* [What to produce] Quote the passage on MITRE Engage word for word, starting at "Engage is based" and stopping after "and adversary engagement.".

MITRE Engage is a new framework that makes it easier for cyber defenders, vendors, and decision makers to discuss and plan adversary engagement activities. We asked three of our cyber experts to share their thoughts.
(Above, the MITRE Engage team: Gabby Raymond, Stan Barr, and Maretta Morovitz.)
MITRE Engage™ is based upon a simple premise: Since network compromise is often inevitable, defenders can use adversary engagement methodologies to ensure that compromise does not mean loss. Adversary engagement offers defenders the opportunity to drive up the cost and drive down the value of an adversary’s cyber operations. With traditional cyber defense, the adversary only needs to be right once, but with cyber deception, the adversary only needs to be wrong once.
Engage is based on MITRE Shield. After gathering technical feedback from the cyber community, MITRE replaced Shield with Engage to focus on the areas of denial, deception, and adversary engagement.
“Shield was a good start, but the toolset was too broad—and not easy enough for different users to apply,” says Stanley Barr, chief scientist for Engage.

* [Dataset section]
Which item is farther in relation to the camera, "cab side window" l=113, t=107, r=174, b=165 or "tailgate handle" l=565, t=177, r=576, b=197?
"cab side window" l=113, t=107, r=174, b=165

* [Full response]
Engage is based on MITRE Shield. After gathering technical feedback from the cyber community, MITRE replaced Shield with Engage to focus on the areas of denial, deception, and adversary engagement.